Hi Soledad,

depends on the optogenetic actuator. If you use an excitatory one this will lead to the release of the neurotransmitter of the affected cell. However if you use an inhibitory one (e.g. Halorhodopsin or Archaerhodopsin ) you hyperpolarize the cell and therefore supress its firing and transmitter release.

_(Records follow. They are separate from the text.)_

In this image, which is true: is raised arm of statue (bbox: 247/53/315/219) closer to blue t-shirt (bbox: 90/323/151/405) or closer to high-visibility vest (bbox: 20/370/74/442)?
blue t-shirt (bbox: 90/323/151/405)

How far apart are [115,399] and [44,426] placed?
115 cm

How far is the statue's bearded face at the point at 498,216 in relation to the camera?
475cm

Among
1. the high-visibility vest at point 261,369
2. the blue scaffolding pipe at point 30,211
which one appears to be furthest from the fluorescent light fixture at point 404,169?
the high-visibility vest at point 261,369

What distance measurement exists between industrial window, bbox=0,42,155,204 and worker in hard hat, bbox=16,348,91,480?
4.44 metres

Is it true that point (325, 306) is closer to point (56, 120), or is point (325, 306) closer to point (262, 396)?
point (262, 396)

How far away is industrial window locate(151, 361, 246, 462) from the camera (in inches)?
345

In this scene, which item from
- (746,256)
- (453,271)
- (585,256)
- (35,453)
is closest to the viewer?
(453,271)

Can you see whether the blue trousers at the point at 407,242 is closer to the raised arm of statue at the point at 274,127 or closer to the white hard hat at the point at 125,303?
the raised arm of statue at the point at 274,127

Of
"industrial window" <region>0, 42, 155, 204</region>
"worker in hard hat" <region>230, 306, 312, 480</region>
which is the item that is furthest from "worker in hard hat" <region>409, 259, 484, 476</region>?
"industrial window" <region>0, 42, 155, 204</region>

I hope this is of some help.

If your neuron is expressing an excitatory opsin (e.g., channelrhodopsin-2), then photostimulation of the soma with the appropriate wavelength (e.g., 470 nm) would result in depolarization of the neuron. Whether this depolarization would be sufficient to elicit an action potential, and whether the action potential would propagate down the axon and cause neurotrasmitter release in the synapse depends on a number of things (e.g., intra- and extracellular concentrations of ions, resting membrane potential of the stimulated neuron, amount of opsin expressed, viability of the axon...), but in most cases the answer to your question would be yes.

There is quite a range of cation conducting channelrhodopsins for exciting neurons with light. I can highly recommend CheRiff (from Adam Cohen's group - use blue light) or ChrimsonR (from Ed Boyden's group - use red light). Depending on expression/cell type you can very reliably drive APs with 1ms flashes up to about 50 Hz (exact intensity needed varies with wavelength - ChrimsonR needs higher intensity light than does CheRiff). Both are superior to ChR2 in several respects.